→ **Work required**
Restating the data word for word is all that is required.

[Records from a data source]
⁂
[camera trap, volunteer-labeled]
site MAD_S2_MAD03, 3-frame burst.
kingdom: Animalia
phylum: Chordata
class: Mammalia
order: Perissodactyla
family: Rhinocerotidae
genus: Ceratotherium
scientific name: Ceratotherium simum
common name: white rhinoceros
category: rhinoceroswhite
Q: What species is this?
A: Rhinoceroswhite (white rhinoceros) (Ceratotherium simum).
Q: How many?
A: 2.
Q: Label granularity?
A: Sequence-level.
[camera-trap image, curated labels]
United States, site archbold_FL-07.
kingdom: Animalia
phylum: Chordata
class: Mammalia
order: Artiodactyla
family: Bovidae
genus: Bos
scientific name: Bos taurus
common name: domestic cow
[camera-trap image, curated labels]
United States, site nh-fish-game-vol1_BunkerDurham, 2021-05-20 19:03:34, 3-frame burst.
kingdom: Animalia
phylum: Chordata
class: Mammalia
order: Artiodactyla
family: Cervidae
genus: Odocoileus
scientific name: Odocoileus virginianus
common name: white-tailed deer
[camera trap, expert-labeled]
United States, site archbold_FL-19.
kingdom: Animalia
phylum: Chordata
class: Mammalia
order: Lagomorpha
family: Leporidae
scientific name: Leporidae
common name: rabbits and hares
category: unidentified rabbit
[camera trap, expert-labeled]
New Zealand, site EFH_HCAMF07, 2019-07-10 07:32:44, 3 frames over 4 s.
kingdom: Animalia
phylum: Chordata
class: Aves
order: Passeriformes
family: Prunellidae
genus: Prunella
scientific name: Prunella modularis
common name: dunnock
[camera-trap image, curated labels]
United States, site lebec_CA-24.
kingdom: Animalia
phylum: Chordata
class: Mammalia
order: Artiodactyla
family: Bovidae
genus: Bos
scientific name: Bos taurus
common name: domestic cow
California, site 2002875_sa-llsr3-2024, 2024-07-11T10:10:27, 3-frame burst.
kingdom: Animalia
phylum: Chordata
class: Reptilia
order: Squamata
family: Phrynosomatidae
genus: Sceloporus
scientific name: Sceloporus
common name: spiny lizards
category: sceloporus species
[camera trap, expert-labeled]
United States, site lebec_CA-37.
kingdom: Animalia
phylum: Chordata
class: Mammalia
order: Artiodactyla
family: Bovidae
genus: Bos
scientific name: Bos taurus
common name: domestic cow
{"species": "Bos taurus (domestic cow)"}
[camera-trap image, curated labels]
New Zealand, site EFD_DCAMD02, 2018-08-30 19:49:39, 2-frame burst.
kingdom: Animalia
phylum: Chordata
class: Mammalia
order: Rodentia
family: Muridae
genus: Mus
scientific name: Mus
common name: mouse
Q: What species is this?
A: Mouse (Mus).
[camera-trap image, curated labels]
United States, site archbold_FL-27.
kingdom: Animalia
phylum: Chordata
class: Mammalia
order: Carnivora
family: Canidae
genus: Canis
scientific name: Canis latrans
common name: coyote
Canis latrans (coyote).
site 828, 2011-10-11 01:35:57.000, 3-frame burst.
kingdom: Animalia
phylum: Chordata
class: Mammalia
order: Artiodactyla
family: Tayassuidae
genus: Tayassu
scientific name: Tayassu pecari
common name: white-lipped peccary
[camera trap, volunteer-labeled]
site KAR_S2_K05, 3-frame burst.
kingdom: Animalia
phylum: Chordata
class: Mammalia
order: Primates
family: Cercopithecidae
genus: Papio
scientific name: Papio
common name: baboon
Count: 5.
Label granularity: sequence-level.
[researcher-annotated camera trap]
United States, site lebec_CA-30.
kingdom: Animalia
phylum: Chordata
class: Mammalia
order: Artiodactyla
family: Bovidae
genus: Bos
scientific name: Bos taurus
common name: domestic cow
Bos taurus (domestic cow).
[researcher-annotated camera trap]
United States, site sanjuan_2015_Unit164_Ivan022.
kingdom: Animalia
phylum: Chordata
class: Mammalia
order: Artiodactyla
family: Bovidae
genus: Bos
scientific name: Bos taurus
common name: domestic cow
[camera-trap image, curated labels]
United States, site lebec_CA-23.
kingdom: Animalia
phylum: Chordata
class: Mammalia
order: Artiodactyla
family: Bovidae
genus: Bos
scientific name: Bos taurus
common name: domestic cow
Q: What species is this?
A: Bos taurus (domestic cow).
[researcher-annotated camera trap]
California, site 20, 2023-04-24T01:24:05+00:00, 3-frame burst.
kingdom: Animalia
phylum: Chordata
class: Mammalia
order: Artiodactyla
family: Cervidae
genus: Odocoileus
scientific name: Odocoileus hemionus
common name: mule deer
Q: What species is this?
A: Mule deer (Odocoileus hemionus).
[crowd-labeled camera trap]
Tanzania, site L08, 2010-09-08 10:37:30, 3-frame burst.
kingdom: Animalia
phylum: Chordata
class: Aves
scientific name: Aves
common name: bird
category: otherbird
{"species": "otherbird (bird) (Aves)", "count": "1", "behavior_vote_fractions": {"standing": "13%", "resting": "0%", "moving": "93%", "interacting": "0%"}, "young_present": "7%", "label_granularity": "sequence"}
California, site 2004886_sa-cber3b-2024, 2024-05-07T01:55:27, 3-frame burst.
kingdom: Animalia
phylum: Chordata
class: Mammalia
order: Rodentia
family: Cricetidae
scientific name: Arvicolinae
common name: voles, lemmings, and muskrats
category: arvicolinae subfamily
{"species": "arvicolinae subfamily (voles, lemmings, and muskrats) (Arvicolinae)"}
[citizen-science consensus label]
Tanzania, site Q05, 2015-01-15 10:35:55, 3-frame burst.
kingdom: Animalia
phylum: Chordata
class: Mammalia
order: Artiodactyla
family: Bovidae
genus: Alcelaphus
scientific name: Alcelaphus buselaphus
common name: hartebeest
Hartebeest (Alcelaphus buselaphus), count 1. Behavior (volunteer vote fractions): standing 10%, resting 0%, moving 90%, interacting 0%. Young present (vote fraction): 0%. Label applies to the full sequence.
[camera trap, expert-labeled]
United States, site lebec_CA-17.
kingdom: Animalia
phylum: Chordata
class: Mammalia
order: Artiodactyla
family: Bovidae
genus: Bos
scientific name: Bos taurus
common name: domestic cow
⁂
→ **Result**
[camera trap, volunteer-labeled]
site MAD_S2_MAD03, 3-frame burst.
kingdom: Animalia
phylum: Chordata
class: Mammalia
order: Perissodactyla
family: Rhinocerotidae
genus: Ceratotherium
scientific name: Ceratotherium simum
common name: white rhinoceros
category: rhinoceroswhite
Q: What species is this?
A: Rhinoceroswhite (white rhinoceros) (Ceratotherium simum).
Q: How many?
A: 2.
Q: Label granularity?
A: Sequence-level.
[camera-trap image, curated labels]
United States, site archbold_FL-07.
kingdom: Animalia
phylum: Chordata
class: Mammalia
order: Artiodactyla
family: Bovidae
genus: Bos
scientific name: Bos taurus
common name: domestic cow
[camera-trap image, curated labels]
United States, site nh-fish-game-vol1_BunkerDurham, 2021-05-20 19:03:34, 3-frame burst.
kingdom: Animalia
phylum: Chordata
class: Mammalia
order: Artiodactyla
family: Cervidae
genus: Odocoileus
scientific name: Odocoileus virginianus
common name: white-tailed deer
[camera trap, expert-labeled]
United States, site archbold_FL-19.
kingdom: Animalia
phylum: Chordata
class: Mammalia
order: Lagomorpha
family: Leporidae
scientific name: Leporidae
common name: rabbits and hares
category: unidentified rabbit
[camera trap, expert-labeled]
New Zealand, site EFH_HCAMF07, 2019-07-10 07:32:44, 3 frames over 4 s.
kingdom: Animalia
phylum: Chordata
class: Aves
order: Passeriformes
family: Prunellidae
genus: Prunella
scientific name: Prunella modularis
common name: dunnock
[camera-trap image, curated labels]
United States, site lebec_CA-24.
kingdom: Animalia
phylum: Chordata
class: Mammalia
order: Artiodactyla
family: Bovidae
genus: Bos
scientific name: Bos taurus
common name: domestic cow
California, site 2002875_sa-llsr3-2024, 2024-07-11T10:10:27, 3-frame burst.
kingdom: Animalia
phylum: Chordata
class: Reptilia
order: Squamata
family: Phrynosomatidae
genus: Sceloporus
scientific name: Sceloporus
common name: spiny lizards
category: sceloporus species
[camera trap, expert-labeled]
United States, site lebec_CA-37.
kingdom: Animalia
phylum: Chordata
class: Mammalia
order: Artiodactyla
family: Bovidae
genus: Bos
scientific name: Bos taurus
common name: domestic cow
{"species": "Bos taurus (domestic cow)"}
[camera-trap image, curated labels]
New Zealand, site EFD_DCAMD02, 2018-08-30 19:49:39, 2-frame burst.
kingdom: Animalia
phylum: Chordata
class: Mammalia
order: Rodentia
family: Muridae
genus: Mus
scientific name: Mus
common name: mouse
Q: What species is this?
A: Mouse (Mus).
[camera-trap image, curated labels]
United States, site archbold_FL-27.
kingdom: Animalia
phylum: Chordata
class: Mammalia
order: Carnivora
family: Canidae
genus: Canis
scientific name: Canis latrans
common name: coyote
Canis latrans (coyote).
site 828, 2011-10-11 01:35:57.000, 3-frame burst.
kingdom: Animalia
phylum: Chordata
class: Mammalia
order: Artiodactyla
family: Tayassuidae
genus: Tayassu
scientific name: Tayassu pecari
common name: white-lipped peccary
[camera trap, volunteer-labeled]
site KAR_S2_K05, 3-frame burst.
kingdom: Animalia
phylum: Chordata
class: Mammalia
order: Primates
family: Cercopithecidae
genus: Papio
scientific name: Papio
common name: baboon
Count: 5.
Label granularity: sequence-level.
[researcher-annotated camera trap]
United States, site lebec_CA-30.
kingdom: Animalia
phylum: Chordata
class: Mammalia
order: Artiodactyla
family: Bovidae
genus: Bos
scientific name: Bos taurus
common name: domestic cow
Bos taurus (domestic cow).
[researcher-annotated camera trap]
United States, site sanjuan_2015_Unit164_Ivan022.
kingdom: Animalia
phylum: Chordata
class: Mammalia
order: Artiodactyla
family: Bovidae
genus: Bos
scientific name: Bos taurus
common name: domestic cow
[camera-trap image, curated labels]
United States, site lebec_CA-23.
kingdom: Animalia
phylum: Chordata
class: Mammalia
order: Artiodactyla
family: Bovidae
genus: Bos
scientific name: Bos taurus
common name: domestic cow
Q: What species is this?
A: Bos taurus (domestic cow).
[researcher-annotated camera trap]
California, site 20, 2023-04-24T01:24:05+00:00, 3-frame burst.
kingdom: Animalia
phylum: Chordata
class: Mammalia
order: Artiodactyla
family: Cervidae
genus: Odocoileus
scientific name: Odocoileus hemionus
common name: mule deer
Q: What species is this?
A: Mule deer (Odocoileus hemionus).
[crowd-labeled camera trap]
Tanzania, site L08, 2010-09-08 10:37:30, 3-frame burst.
kingdom: Animalia
phylum: Chordata
class: Aves
scientific name: Aves
common name: bird
category: otherbird
{"species": "otherbird (bird) (Aves)", "count": "1", "behavior_vote_fractions": {"standing": "13%", "resting": "0%", "moving": "93%", "interacting": "0%"}, "young_present": "7%", "label_granularity": "sequence"}
California, site 2004886_sa-cber3b-2024, 2024-05-07T01:55:27, 3-frame burst.
kingdom: Animalia
phylum: Chordata
class: Mammalia
order: Rodentia
family: Cricetidae
scientific name: Arvicolinae
common name: voles, lemmings, and muskrats
category: arvicolinae subfamily
{"species": "arvicolinae subfamily (voles, lemmings, and muskrats) (Arvicolinae)"}
[citizen-science consensus label]
Tanzania, site Q05, 2015-01-15 10:35:55, 3-frame burst.
kingdom: Animalia
phylum: Chordata
class: Mammalia
order: Artiodactyla
family: Bovidae
genus: Alcelaphus
scientific name: Alcelaphus buselaphus
common name: hartebeest
Hartebeest (Alcelaphus buselaphus), count 1. Behavior (volunteer vote fractions): standing 10%, resting 0%, moving 90%, interacting 0%. Young present (vote fraction): 0%. Label applies to the full sequence.
[camera trap, expert-labeled]
United States, site lebec_CA-17.
kingdom: Animalia
phylum: Chordata
class: Mammalia
order: Artiodactyla
family: Bovidae
genus: Bos
scientific name: Bos taurus
common name: domestic cow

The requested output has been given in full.